Iraq fell to a second wave of the coronavirus last month fueled by the most infectious new strain that first broke out in the UK. At the same time, a series of rocket attacks on the US presence in the country resumed. The United States has blamed the Iranian-aligned militias.
Those same groups, strengthened after the al-Sistani fatwa, are accused of terrorizing Christians and preventing them from returning home. The Iraqi government and religious officials are concerned that these militias may carry out rocket attacks in Baghdad or elsewhere to show their disgust at al-Sistani’s meeting with Francis.

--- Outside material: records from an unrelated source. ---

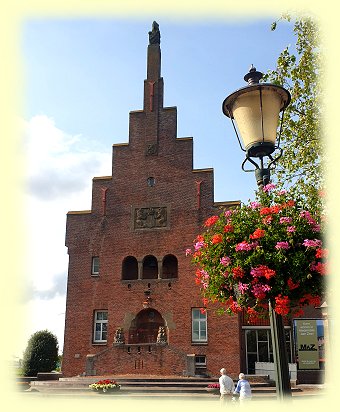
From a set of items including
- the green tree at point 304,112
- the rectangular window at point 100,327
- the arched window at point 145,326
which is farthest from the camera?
the rectangular window at point 100,327

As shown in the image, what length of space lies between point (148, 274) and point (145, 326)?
3337 mm

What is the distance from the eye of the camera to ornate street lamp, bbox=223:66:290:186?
709 centimetres

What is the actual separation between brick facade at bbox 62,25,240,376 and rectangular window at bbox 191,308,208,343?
13.1 inches

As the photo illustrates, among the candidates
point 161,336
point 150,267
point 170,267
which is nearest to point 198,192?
point 170,267

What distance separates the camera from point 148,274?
31.9 meters

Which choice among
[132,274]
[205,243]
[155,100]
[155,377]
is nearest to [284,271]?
[205,243]

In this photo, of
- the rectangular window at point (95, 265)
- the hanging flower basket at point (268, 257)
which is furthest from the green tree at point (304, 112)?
the rectangular window at point (95, 265)

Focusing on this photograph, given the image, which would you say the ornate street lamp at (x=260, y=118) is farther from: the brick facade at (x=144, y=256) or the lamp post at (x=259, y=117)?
the brick facade at (x=144, y=256)

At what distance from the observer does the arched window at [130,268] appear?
32.2 meters

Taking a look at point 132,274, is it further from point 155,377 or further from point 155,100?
point 155,100

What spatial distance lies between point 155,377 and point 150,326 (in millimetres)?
4820

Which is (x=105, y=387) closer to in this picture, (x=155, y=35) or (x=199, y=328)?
(x=199, y=328)

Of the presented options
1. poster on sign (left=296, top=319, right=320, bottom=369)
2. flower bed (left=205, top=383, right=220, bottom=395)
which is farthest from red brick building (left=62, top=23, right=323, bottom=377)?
flower bed (left=205, top=383, right=220, bottom=395)

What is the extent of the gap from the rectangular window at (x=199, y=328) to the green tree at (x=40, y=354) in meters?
10.1
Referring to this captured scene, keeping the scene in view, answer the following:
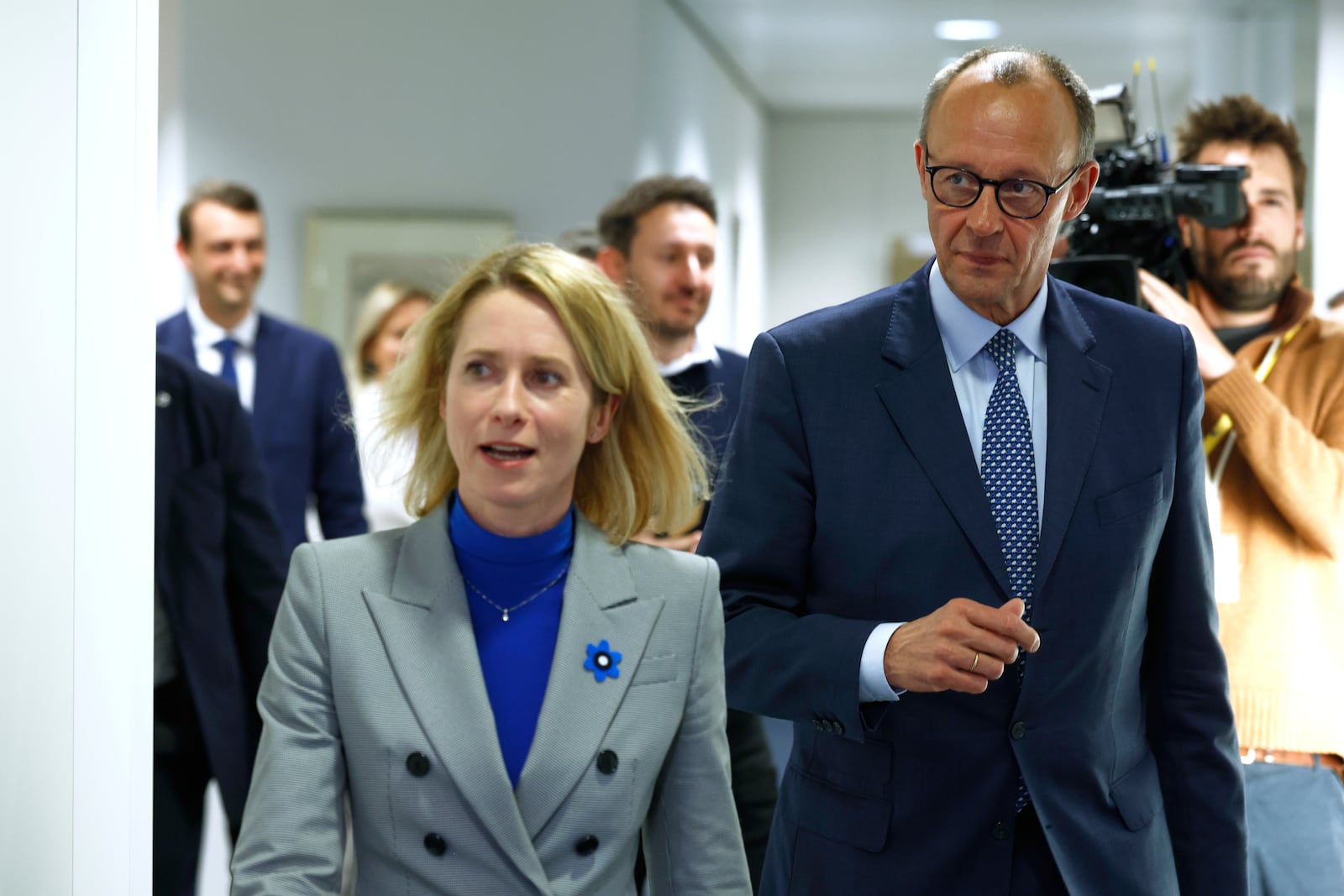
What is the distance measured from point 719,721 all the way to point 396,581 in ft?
1.29

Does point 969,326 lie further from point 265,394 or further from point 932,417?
point 265,394

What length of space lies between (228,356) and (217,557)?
1.52 meters

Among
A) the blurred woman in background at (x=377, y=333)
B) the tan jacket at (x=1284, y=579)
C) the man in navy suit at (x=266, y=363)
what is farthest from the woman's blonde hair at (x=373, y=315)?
the tan jacket at (x=1284, y=579)

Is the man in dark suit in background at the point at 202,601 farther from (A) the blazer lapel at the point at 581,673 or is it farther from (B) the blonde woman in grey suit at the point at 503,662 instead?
(A) the blazer lapel at the point at 581,673

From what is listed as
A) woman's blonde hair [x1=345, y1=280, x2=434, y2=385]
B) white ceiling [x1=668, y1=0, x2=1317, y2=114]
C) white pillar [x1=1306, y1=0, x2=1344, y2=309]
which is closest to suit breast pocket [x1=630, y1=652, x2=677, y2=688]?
woman's blonde hair [x1=345, y1=280, x2=434, y2=385]

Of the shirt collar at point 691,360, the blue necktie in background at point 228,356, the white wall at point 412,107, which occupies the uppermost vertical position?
the white wall at point 412,107

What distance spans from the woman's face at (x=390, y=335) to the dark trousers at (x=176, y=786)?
2671mm

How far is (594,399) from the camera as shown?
1.76 metres

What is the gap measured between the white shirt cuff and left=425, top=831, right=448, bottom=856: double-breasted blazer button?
0.46 meters

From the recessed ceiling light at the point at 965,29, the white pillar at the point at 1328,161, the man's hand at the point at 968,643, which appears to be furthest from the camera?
the recessed ceiling light at the point at 965,29

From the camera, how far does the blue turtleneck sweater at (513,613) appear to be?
1633mm

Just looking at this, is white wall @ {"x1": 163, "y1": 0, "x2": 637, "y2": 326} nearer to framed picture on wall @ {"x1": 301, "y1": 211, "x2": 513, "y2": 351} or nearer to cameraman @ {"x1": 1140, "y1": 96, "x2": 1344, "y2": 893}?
framed picture on wall @ {"x1": 301, "y1": 211, "x2": 513, "y2": 351}

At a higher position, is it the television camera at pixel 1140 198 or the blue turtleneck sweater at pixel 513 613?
the television camera at pixel 1140 198

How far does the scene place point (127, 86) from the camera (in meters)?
1.62
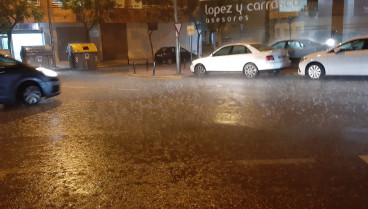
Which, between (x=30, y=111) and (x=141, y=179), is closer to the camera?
(x=141, y=179)

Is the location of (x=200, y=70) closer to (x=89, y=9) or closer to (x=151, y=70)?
(x=151, y=70)

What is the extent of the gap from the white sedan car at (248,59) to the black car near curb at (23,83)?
795 centimetres

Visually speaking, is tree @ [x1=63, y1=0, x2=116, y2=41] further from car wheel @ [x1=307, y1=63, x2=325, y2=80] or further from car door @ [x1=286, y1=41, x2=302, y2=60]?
car wheel @ [x1=307, y1=63, x2=325, y2=80]

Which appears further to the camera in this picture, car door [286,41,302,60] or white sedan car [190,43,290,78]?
car door [286,41,302,60]

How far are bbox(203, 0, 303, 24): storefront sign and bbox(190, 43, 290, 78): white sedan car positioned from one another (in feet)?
18.6

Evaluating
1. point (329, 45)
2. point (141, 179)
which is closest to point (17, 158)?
point (141, 179)

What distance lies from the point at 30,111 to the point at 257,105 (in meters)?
6.17

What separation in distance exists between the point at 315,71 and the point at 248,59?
283cm

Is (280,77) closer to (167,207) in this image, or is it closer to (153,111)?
(153,111)

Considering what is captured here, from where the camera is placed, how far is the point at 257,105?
948cm

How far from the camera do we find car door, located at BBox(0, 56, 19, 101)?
32.5 ft

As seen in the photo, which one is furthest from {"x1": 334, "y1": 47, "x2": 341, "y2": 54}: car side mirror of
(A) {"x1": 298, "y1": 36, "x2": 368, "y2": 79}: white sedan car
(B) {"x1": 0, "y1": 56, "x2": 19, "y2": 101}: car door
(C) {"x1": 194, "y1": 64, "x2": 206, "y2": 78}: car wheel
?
(B) {"x1": 0, "y1": 56, "x2": 19, "y2": 101}: car door

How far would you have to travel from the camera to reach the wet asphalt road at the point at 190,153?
4254mm

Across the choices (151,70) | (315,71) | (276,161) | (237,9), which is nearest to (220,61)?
(315,71)
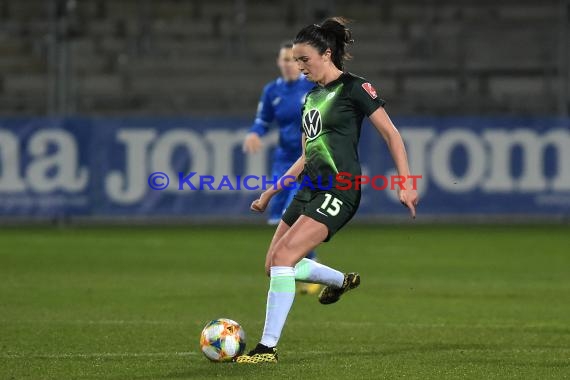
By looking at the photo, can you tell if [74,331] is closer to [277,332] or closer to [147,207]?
[277,332]

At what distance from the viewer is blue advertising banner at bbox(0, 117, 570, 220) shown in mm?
21141

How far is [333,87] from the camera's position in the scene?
7.64 m

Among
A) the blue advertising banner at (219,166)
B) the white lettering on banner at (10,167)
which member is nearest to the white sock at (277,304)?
the blue advertising banner at (219,166)

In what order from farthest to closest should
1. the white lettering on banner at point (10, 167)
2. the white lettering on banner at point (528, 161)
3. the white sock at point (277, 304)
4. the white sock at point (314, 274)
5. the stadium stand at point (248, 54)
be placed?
the stadium stand at point (248, 54) < the white lettering on banner at point (528, 161) < the white lettering on banner at point (10, 167) < the white sock at point (314, 274) < the white sock at point (277, 304)

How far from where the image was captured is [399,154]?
7.38 meters

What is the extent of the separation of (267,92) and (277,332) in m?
5.25

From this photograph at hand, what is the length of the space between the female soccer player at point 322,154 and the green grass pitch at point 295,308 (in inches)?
20.4

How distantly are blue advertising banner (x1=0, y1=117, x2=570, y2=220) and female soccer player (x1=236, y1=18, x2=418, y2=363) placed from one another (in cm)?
1344

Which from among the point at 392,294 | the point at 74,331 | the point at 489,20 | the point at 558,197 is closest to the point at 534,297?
the point at 392,294

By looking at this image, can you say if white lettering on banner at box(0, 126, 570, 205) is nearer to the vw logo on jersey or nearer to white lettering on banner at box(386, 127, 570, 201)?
white lettering on banner at box(386, 127, 570, 201)

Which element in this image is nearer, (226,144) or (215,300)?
(215,300)

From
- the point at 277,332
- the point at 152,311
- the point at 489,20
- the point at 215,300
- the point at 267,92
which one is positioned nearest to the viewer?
the point at 277,332

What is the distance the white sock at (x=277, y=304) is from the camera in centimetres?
743

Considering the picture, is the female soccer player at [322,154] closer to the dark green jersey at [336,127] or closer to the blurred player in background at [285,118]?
the dark green jersey at [336,127]
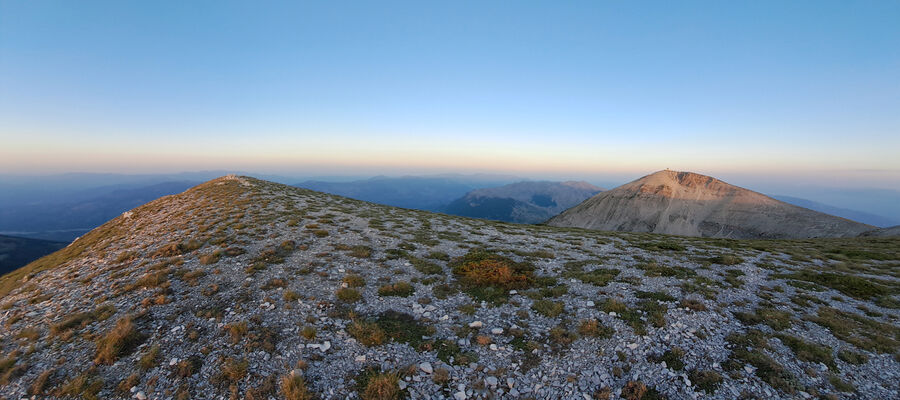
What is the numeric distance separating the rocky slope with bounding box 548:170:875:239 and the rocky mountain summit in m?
88.7

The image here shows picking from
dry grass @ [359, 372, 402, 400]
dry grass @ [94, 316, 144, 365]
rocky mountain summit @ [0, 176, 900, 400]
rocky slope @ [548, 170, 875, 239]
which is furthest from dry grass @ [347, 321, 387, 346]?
rocky slope @ [548, 170, 875, 239]

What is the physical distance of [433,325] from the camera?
1302 cm

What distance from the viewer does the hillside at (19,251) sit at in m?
135

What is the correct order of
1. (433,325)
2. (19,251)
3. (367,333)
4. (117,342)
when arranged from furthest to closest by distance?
(19,251) → (433,325) → (367,333) → (117,342)

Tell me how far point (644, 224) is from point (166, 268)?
124 meters

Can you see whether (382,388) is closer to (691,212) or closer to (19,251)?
(691,212)

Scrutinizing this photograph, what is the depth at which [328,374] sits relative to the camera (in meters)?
10.2

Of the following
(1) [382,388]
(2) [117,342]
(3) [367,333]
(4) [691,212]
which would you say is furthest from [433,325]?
(4) [691,212]

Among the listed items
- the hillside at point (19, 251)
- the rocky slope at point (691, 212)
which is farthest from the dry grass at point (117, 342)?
the hillside at point (19, 251)

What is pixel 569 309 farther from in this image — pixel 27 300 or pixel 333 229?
pixel 27 300

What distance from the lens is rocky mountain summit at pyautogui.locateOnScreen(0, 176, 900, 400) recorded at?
32.5 feet

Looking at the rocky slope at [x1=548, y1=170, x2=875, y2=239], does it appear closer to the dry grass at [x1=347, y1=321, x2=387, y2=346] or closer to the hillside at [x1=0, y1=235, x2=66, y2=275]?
the dry grass at [x1=347, y1=321, x2=387, y2=346]

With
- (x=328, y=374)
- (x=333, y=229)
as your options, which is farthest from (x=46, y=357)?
(x=333, y=229)

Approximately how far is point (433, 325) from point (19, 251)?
258 m
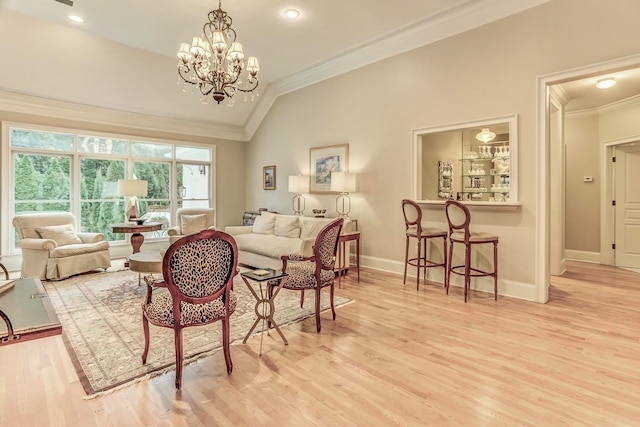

As Pope, Francis sits at the top of an official hierarchy that governs the Catholic Church. Al-Sistani’s position is more informal, based on tradition and reputation. He is considered one of the most prestigious Shiite religious scholars in the world, the leading light in the Najaf seminaries, earning him worldwide reverence.
Khamenei of Iran and the seminaries of Qom compete for that prestige. The Al-Sistani school of thought opposes the direct rule of the clergy, the system in force in Iran, where Khamenei has the last word on all matters.
“The visit might upset some people and they might try to delay or cancel the visit, I have this concern,” said a second official in Najaf. Who could be upset? Hawza of Qom, ”he said, using the Arabic term to refer to the seminars.
Ebrahim Raisi, Chief Justice of Iran, considered a potential presidential candidate or even successor to Khamenei, was unsuccessful in his attempts to meet with al-Sistani on a recent trip.
“This increased the tension with the Iranians, as His Eminence did not see Raisi but he will see His Holiness the Pope,” the official said.
Politics and rivalries aside, almost everyone in Iraq’s multi-denominational fabric will have something to gain from this brief encounter.
“I see the Pope’s visit to Najaf as the culmination of a global movement in the Islamic-Christian tradition to promote security and peace in our country,” Iraqi Culture Minister Hassan Nadhem recently told reporters. “As we are still tinged with tendencies towards violence and intolerance.”
Associated Press journalist Nicole Winfield in Rome contributed to this report.